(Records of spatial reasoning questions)

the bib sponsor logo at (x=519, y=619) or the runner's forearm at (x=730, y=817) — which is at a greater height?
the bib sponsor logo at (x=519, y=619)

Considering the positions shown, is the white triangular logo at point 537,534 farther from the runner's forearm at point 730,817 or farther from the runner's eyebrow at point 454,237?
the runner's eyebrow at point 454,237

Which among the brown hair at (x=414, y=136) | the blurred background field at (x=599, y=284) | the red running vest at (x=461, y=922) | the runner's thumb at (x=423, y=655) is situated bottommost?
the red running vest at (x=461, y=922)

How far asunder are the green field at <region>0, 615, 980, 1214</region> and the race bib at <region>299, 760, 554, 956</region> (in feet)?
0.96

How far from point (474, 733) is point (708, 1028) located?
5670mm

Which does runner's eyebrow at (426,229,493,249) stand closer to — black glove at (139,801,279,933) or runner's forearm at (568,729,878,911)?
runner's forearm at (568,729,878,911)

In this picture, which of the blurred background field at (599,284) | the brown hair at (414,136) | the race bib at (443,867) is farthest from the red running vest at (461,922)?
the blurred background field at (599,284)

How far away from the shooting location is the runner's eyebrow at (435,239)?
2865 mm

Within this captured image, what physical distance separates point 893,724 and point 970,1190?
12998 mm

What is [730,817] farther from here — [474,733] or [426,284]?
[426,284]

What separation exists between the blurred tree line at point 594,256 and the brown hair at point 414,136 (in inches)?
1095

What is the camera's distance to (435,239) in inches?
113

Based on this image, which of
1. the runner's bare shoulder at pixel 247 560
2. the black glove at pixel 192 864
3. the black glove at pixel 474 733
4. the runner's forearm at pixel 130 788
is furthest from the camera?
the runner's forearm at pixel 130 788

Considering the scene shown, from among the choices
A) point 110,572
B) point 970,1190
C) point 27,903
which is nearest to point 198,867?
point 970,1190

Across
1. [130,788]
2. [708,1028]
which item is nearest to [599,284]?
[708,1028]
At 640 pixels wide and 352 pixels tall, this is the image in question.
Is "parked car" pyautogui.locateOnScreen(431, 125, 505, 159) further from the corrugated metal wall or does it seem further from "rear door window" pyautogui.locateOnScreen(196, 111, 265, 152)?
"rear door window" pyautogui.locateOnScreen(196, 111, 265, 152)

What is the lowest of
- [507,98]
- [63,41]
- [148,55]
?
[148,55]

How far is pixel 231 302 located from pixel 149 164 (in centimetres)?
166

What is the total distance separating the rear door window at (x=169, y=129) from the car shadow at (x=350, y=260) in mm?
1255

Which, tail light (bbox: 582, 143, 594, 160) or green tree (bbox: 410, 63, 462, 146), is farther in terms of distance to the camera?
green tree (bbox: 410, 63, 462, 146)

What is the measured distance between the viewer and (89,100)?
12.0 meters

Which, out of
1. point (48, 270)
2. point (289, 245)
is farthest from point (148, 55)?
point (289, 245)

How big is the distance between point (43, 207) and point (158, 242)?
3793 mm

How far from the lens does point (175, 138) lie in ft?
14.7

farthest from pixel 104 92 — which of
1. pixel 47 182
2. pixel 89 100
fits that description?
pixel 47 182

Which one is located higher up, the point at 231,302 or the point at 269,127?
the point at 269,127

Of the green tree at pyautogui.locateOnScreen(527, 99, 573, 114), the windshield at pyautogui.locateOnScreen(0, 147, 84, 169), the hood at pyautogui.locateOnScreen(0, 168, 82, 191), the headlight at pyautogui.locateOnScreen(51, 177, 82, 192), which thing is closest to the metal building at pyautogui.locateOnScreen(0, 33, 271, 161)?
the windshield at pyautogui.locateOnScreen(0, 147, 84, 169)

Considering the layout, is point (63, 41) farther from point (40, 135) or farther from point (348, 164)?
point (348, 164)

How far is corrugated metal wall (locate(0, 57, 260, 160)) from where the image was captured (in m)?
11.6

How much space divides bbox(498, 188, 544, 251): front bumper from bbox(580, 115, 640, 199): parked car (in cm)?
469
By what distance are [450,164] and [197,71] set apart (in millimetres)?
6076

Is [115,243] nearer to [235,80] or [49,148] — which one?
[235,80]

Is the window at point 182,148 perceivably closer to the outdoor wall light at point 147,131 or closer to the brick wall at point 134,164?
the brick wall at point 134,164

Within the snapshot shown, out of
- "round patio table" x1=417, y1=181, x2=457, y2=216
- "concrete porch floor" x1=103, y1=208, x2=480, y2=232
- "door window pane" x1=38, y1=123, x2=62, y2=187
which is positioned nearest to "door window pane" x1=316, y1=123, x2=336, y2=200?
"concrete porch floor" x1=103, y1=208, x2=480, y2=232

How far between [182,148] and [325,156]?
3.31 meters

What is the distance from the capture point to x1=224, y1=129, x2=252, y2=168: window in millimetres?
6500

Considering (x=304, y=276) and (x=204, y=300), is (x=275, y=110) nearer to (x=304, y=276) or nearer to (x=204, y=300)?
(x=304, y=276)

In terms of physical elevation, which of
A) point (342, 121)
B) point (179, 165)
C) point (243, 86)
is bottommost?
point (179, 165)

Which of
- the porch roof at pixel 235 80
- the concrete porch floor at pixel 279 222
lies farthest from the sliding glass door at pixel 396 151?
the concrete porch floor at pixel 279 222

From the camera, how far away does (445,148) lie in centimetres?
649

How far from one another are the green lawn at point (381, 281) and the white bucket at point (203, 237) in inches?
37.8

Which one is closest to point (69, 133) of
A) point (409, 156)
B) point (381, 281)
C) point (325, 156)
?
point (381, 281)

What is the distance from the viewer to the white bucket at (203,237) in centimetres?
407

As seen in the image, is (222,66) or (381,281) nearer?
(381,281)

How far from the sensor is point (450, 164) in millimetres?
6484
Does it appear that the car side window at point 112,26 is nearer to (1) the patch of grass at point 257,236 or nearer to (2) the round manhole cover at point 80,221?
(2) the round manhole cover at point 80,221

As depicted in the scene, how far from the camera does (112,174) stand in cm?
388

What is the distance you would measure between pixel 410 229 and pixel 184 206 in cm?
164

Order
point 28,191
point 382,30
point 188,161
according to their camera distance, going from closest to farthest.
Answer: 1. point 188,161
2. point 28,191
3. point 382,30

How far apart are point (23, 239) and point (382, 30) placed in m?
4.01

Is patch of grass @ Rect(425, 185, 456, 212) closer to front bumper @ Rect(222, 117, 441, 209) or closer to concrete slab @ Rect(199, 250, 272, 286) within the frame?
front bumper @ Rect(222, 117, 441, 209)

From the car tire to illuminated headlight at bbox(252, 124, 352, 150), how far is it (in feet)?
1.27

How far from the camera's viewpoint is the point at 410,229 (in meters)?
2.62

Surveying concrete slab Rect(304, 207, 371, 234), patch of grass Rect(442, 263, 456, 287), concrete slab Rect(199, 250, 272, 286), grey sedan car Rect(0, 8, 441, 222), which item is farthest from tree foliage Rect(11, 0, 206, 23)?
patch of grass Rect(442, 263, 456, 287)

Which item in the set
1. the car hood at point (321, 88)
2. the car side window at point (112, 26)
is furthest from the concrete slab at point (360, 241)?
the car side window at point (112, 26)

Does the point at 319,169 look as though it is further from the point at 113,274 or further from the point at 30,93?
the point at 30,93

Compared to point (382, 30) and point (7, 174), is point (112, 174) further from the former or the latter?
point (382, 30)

The problem: Give back exactly the lines from the one containing "Surveying concrete slab" to the end of the material, both ends included.

Reply to the task:
Surveying concrete slab Rect(304, 207, 371, 234), patch of grass Rect(442, 263, 456, 287), concrete slab Rect(199, 250, 272, 286), grey sedan car Rect(0, 8, 441, 222), which item is farthest from tree foliage Rect(11, 0, 206, 23)?
patch of grass Rect(442, 263, 456, 287)

Which item in the set
1. the car hood at point (321, 88)
2. the car side window at point (112, 26)
is furthest from the concrete slab at point (360, 241)?
the car side window at point (112, 26)

Does the point at 319,169 look as though it is further from the point at 113,274 or further from the point at 30,93?
the point at 30,93

Compared to point (382, 30) and point (7, 174), is point (112, 174) further from the former or the latter?
point (382, 30)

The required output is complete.